**** Vorliegender Text
Dieser Internet-Auftritt kann nach dem Tod des Webmasters, Peter Strutynski, bis auf Weiteres nicht aktualisiert werden. Er steht jedoch weiterhin als Archiv mit Beiträgen aus den Jahren 1996 – 2015 zur Verfügung.

US-Abzugsankündigung mit Folgen – erneuter Strategiewechsel in Afghanistan

Ein Beitrag von Andreas Dawidzinski in der NDR-Sendereihe "Streitkräfte und Strategien"
********
**** Gegebene Angaben
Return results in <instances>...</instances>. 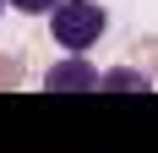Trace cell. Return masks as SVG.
********
Deine Aufgaben:
(1) Warum kann der Internet-Auftritt laut dem vorliegenden Text nicht mehr aktualisiert werden? Antworte in ein bis drei Sätzen.
(2) Zähle alle Namen von Personen, Ländern, Sendern und Sendereihen auf, die im vorliegenden Text vorkommen.

Die Antworten:
(1) Der Internet-Auftritt kann bis auf Weiteres nicht aktualisiert werden, weil der Webmaster, Peter Strutynski, gestorben ist.

(2)
- Peter Strutynski
- US
- Afghanistan
- Andreas Dawidzinski
- NDR
- "Streitkräfte und Strategien"